• What you have to do
Repeat every record below exactly as it appears.

• Records supplied
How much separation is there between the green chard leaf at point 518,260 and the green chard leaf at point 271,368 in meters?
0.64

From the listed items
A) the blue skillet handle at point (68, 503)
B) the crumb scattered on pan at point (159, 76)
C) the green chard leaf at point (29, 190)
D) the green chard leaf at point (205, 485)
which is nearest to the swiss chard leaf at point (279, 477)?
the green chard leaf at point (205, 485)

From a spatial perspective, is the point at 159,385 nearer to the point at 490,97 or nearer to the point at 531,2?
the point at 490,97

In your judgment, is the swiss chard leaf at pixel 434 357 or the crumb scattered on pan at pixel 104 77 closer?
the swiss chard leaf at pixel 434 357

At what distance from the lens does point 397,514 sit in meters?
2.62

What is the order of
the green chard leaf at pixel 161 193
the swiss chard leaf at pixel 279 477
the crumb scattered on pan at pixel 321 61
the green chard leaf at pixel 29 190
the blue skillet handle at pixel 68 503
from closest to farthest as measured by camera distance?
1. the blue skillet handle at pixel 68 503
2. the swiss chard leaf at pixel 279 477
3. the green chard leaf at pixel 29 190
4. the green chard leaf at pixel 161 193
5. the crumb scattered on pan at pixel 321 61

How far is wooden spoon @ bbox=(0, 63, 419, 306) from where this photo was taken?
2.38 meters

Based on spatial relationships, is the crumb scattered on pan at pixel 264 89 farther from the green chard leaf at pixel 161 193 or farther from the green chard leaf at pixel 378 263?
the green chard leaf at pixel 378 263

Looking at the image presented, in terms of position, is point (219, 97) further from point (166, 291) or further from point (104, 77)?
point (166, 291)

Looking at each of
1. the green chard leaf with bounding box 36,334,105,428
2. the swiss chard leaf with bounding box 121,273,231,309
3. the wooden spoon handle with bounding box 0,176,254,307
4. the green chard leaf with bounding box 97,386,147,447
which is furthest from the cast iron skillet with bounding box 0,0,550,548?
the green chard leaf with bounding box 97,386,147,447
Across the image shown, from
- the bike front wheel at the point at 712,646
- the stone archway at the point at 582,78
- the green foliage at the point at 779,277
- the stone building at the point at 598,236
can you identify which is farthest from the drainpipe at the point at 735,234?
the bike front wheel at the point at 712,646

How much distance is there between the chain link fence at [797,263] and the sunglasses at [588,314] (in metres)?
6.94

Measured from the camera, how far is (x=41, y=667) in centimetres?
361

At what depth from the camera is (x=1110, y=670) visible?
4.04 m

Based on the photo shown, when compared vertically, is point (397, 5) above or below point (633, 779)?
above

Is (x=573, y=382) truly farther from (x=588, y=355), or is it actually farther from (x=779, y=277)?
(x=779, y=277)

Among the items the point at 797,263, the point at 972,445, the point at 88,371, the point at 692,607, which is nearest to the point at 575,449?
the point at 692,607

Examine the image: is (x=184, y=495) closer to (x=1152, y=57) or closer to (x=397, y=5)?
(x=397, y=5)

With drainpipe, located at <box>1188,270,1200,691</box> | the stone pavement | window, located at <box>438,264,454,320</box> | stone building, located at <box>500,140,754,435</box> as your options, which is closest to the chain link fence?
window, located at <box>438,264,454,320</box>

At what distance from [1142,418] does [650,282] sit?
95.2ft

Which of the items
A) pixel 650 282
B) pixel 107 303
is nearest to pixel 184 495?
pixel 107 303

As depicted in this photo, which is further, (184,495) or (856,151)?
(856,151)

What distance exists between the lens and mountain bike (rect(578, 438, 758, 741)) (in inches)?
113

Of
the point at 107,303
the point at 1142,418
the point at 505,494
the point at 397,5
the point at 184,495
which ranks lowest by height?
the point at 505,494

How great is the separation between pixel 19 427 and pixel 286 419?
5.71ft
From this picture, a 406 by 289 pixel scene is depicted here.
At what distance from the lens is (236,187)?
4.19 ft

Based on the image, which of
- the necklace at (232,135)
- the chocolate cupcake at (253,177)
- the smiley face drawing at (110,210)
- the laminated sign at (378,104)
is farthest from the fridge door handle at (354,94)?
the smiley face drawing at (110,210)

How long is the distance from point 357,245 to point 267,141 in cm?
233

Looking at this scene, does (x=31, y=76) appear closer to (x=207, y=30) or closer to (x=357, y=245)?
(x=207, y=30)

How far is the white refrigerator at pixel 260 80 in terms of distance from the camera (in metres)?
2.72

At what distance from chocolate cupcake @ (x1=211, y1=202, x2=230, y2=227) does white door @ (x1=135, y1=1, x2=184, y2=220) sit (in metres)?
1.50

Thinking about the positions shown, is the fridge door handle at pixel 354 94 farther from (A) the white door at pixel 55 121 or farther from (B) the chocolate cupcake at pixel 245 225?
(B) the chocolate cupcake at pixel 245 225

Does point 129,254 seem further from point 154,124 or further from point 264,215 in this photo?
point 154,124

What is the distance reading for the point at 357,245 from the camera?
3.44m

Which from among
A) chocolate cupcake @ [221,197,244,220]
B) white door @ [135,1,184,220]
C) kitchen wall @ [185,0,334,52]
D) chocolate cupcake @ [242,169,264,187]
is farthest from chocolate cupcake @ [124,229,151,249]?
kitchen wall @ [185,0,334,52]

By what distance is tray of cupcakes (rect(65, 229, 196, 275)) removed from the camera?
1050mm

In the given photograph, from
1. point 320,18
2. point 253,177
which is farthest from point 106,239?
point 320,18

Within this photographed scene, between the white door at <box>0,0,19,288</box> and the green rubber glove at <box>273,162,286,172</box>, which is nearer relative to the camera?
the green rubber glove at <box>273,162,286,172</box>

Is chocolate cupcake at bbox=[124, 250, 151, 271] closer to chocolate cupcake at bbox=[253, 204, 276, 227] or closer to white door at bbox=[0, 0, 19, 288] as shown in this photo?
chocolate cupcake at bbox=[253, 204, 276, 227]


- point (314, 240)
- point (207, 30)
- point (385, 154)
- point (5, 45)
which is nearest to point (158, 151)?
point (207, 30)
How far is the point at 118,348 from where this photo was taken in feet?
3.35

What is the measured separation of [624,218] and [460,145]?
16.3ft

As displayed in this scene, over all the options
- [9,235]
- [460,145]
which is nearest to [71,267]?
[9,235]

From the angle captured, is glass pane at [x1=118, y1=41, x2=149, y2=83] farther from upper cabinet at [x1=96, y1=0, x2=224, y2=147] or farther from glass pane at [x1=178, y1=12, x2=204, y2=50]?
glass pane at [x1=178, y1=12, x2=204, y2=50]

• Task result
How much separation is there between the green chard leaf at point 518,260 and the green chard leaf at point 271,368 in meters?
0.64

From the listed items
A) the blue skillet handle at point (68, 503)
B) the crumb scattered on pan at point (159, 76)
C) the green chard leaf at point (29, 190)
D) the green chard leaf at point (205, 485)
which is nearest to the swiss chard leaf at point (279, 477)?
the green chard leaf at point (205, 485)

From a spatial perspective, is the point at 159,385 nearer to the point at 490,97 or nearer to the point at 531,2?
the point at 490,97

In your judgment, is the swiss chard leaf at pixel 434 357 or the crumb scattered on pan at pixel 104 77 closer?
the swiss chard leaf at pixel 434 357

At what distance from the lens does point 397,514 sit in meters?
2.62

What is the order of
the green chard leaf at pixel 161 193
the swiss chard leaf at pixel 279 477
the crumb scattered on pan at pixel 321 61
the green chard leaf at pixel 29 190
the blue skillet handle at pixel 68 503
from closest to farthest as measured by camera distance?
1. the blue skillet handle at pixel 68 503
2. the swiss chard leaf at pixel 279 477
3. the green chard leaf at pixel 29 190
4. the green chard leaf at pixel 161 193
5. the crumb scattered on pan at pixel 321 61

How far is wooden spoon @ bbox=(0, 63, 419, 306) from where this photo was taken?
2.38 meters

Based on spatial relationships, is the crumb scattered on pan at pixel 264 89 farther from the green chard leaf at pixel 161 193 or farther from the green chard leaf at pixel 378 263?
the green chard leaf at pixel 378 263

Looking at the image presented, in terms of position, is point (219, 97) further from point (166, 291) or further from point (104, 77)?
point (166, 291)

Looking at each of
1. the green chard leaf with bounding box 36,334,105,428
2. the swiss chard leaf with bounding box 121,273,231,309
3. the wooden spoon handle with bounding box 0,176,254,307
4. the green chard leaf with bounding box 97,386,147,447
which is furthest from the cast iron skillet with bounding box 0,0,550,548?
the green chard leaf with bounding box 97,386,147,447
Across the image shown, from
- the bike front wheel at the point at 712,646
- the stone archway at the point at 582,78
- the green foliage at the point at 779,277
- the stone building at the point at 598,236
can you identify which is farthest from the drainpipe at the point at 735,234?
the bike front wheel at the point at 712,646

How much distance is there between the chain link fence at [797,263] and the sunglasses at [588,314] (in metres)?
6.94

Measured from the camera, how far is (x=41, y=667) in centimetres?
361

At what depth from the camera is (x=1110, y=670) visible?
4.04 m

Based on the photo shown, when compared vertically, is point (397, 5) above or below point (633, 779)?
above

Is (x=573, y=382) truly farther from (x=588, y=355), or is it actually farther from (x=779, y=277)?
(x=779, y=277)

Among the items the point at 797,263, the point at 972,445, the point at 88,371, the point at 692,607, which is nearest to the point at 575,449?
the point at 692,607

Examine the image: is (x=184, y=495) closer to (x=1152, y=57) or closer to (x=397, y=5)?
(x=397, y=5)

With drainpipe, located at <box>1188,270,1200,691</box> | the stone pavement | window, located at <box>438,264,454,320</box> | stone building, located at <box>500,140,754,435</box> as your options, which is closest to the chain link fence?
window, located at <box>438,264,454,320</box>

At what distance from [1142,418] does [650,282] sit?
95.2ft

Which of the items
A) pixel 650 282
B) pixel 107 303
is nearest to pixel 184 495?
pixel 107 303

As depicted in this photo, which is further, (184,495) or (856,151)?
(856,151)

What distance exists between the lens and mountain bike (rect(578, 438, 758, 741)) (in inches)?
113

Of
the point at 107,303
the point at 1142,418
the point at 505,494
the point at 397,5
the point at 184,495
which ranks lowest by height?
the point at 505,494

How great is the separation between pixel 19 427 and pixel 286 419?
5.71ft
From this picture, a 406 by 289 pixel scene is depicted here.
At what distance from the lens is (236,187)?
4.19 ft

Based on the image, which of
- the necklace at (232,135)
- the chocolate cupcake at (253,177)
- the smiley face drawing at (110,210)
- the laminated sign at (378,104)
is farthest from the fridge door handle at (354,94)?
the smiley face drawing at (110,210)

How long is the distance from point 357,245 to point 267,141 in cm?
233

Looking at this scene, does (x=31, y=76) appear closer to (x=207, y=30) or closer to (x=357, y=245)?
(x=207, y=30)

How far is the white refrigerator at pixel 260 80 in terms of distance from the camera (in metres)?
2.72

At what distance from chocolate cupcake @ (x1=211, y1=202, x2=230, y2=227) does white door @ (x1=135, y1=1, x2=184, y2=220) sit (in metres)?
1.50

Thinking about the positions shown, is the fridge door handle at pixel 354 94 farther from (A) the white door at pixel 55 121 or farther from (B) the chocolate cupcake at pixel 245 225?
(B) the chocolate cupcake at pixel 245 225

Does point 129,254 seem further from point 154,124 or further from point 264,215 in this photo?
point 154,124

What is the distance reading for the point at 357,245 from the camera?
3.44m

Which from among
A) chocolate cupcake @ [221,197,244,220]
B) white door @ [135,1,184,220]
C) kitchen wall @ [185,0,334,52]
D) chocolate cupcake @ [242,169,264,187]
is farthest from chocolate cupcake @ [124,229,151,249]?
kitchen wall @ [185,0,334,52]

By what distance is tray of cupcakes (rect(65, 229, 196, 275)) removed from the camera?
1050mm

In the given photograph, from
1. point 320,18
2. point 253,177
which is farthest from point 106,239?
point 320,18

Within this photographed scene, between the white door at <box>0,0,19,288</box> and the green rubber glove at <box>273,162,286,172</box>, which is nearer relative to the camera?
the green rubber glove at <box>273,162,286,172</box>

Is chocolate cupcake at bbox=[124, 250, 151, 271] closer to chocolate cupcake at bbox=[253, 204, 276, 227] or closer to white door at bbox=[0, 0, 19, 288] as shown in this photo?
chocolate cupcake at bbox=[253, 204, 276, 227]


- point (314, 240)
- point (207, 30)
- point (385, 154)
- point (5, 45)
which is nearest to point (158, 151)?
point (207, 30)
How far is the point at 118,348 from where this photo was taken in feet?
3.35

What is the measured separation of [624,218] and [460,145]?
16.3ft

As displayed in this scene, over all the options
- [9,235]
- [460,145]
which is nearest to [71,267]?
[9,235]

From the angle captured, is glass pane at [x1=118, y1=41, x2=149, y2=83] farther from upper cabinet at [x1=96, y1=0, x2=224, y2=147] or farther from glass pane at [x1=178, y1=12, x2=204, y2=50]?
glass pane at [x1=178, y1=12, x2=204, y2=50]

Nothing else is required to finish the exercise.